■ INSTRUCTIONS FOR THE TASK ■
The data below must be copied in full and without any change.
═══ RECORDS FOR THIS EXERCISE ═══
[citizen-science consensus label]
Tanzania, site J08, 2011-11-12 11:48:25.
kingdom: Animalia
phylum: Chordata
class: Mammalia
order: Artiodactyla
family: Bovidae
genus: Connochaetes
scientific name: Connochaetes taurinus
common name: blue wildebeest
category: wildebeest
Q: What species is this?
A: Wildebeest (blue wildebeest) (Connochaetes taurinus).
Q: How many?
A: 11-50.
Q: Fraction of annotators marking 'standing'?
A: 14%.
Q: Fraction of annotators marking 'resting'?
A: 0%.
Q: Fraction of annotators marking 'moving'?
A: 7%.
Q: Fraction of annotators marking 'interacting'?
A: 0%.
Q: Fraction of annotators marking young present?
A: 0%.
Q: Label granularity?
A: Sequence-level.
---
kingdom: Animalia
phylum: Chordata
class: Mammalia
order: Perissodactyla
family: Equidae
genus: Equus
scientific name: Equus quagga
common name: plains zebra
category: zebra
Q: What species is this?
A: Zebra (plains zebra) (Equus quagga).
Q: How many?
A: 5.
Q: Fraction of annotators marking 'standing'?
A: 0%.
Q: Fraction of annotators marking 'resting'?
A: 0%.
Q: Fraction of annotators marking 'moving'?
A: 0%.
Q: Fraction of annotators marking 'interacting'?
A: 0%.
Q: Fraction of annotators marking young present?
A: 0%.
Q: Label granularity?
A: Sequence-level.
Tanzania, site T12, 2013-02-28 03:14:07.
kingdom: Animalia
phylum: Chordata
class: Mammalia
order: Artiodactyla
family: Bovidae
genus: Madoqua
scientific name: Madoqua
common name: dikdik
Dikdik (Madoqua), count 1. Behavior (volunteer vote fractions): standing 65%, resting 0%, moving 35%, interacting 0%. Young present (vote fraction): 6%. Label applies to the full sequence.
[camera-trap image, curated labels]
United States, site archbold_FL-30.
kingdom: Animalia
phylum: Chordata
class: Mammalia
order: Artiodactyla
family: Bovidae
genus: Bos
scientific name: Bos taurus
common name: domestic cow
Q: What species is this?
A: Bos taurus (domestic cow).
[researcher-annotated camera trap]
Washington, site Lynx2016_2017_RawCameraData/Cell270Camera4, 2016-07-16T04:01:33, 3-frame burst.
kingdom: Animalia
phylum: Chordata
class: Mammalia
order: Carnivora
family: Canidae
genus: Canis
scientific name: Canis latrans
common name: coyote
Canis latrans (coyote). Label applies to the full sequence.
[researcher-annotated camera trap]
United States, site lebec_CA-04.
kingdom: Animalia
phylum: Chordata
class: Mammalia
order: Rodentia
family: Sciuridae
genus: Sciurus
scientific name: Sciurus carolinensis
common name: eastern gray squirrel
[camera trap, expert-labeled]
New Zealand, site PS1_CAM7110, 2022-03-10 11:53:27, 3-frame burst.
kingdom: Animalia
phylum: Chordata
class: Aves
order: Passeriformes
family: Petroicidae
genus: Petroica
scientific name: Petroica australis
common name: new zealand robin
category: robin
═══
■ EXERCISE ANSWER ■
[citizen-science consensus label]
Tanzania, site J08, 2011-11-12 11:48:25.
kingdom: Animalia
phylum: Chordata
class: Mammalia
order: Artiodactyla
family: Bovidae
genus: Connochaetes
scientific name: Connochaetes taurinus
common name: blue wildebeest
category: wildebeest
Q: What species is this?
A: Wildebeest (blue wildebeest) (Connochaetes taurinus).
Q: How many?
A: 11-50.
Q: Fraction of annotators marking 'standing'?
A: 14%.
Q: Fraction of annotators marking 'resting'?
A: 0%.
Q: Fraction of annotators marking 'moving'?
A: 7%.
Q: Fraction of annotators marking 'interacting'?
A: 0%.
Q: Fraction of annotators marking young present?
A: 0%.
Q: Label granularity?
A: Sequence-level.
---
kingdom: Animalia
phylum: Chordata
class: Mammalia
order: Perissodactyla
family: Equidae
genus: Equus
scientific name: Equus quagga
common name: plains zebra
category: zebra
Q: What species is this?
A: Zebra (plains zebra) (Equus quagga).
Q: How many?
A: 5.
Q: Fraction of annotators marking 'standing'?
A: 0%.
Q: Fraction of annotators marking 'resting'?
A: 0%.
Q: Fraction of annotators marking 'moving'?
A: 0%.
Q: Fraction of annotators marking 'interacting'?
A: 0%.
Q: Fraction of annotators marking young present?
A: 0%.
Q: Label granularity?
A: Sequence-level.
Tanzania, site T12, 2013-02-28 03:14:07.
kingdom: Animalia
phylum: Chordata
class: Mammalia
order: Artiodactyla
family: Bovidae
genus: Madoqua
scientific name: Madoqua
common name: dikdik
Dikdik (Madoqua), count 1. Behavior (volunteer vote fractions): standing 65%, resting 0%, moving 35%, interacting 0%. Young present (vote fraction): 6%. Label applies to the full sequence.
[camera-trap image, curated labels]
United States, site archbold_FL-30.
kingdom: Animalia
phylum: Chordata
class: Mammalia
order: Artiodactyla
family: Bovidae
genus: Bos
scientific name: Bos taurus
common name: domestic cow
Q: What species is this?
A: Bos taurus (domestic cow).
[researcher-annotated camera trap]
Washington, site Lynx2016_2017_RawCameraData/Cell270Camera4, 2016-07-16T04:01:33, 3-frame burst.
kingdom: Animalia
phylum: Chordata
class: Mammalia
order: Carnivora
family: Canidae
genus: Canis
scientific name: Canis latrans
common name: coyote
Canis latrans (coyote). Label applies to the full sequence.
[researcher-annotated camera trap]
United States, site lebec_CA-04.
kingdom: Animalia
phylum: Chordata
class: Mammalia
order: Rodentia
family: Sciuridae
genus: Sciurus
scientific name: Sciurus carolinensis
common name: eastern gray squirrel
[camera trap, expert-labeled]
New Zealand, site PS1_CAM7110, 2022-03-10 11:53:27, 3-frame burst.
kingdom: Animalia
phylum: Chordata
class: Aves
order: Passeriformes
family: Petroicidae
genus: Petroica
scientific name: Petroica australis
common name: new zealand robin
category: robin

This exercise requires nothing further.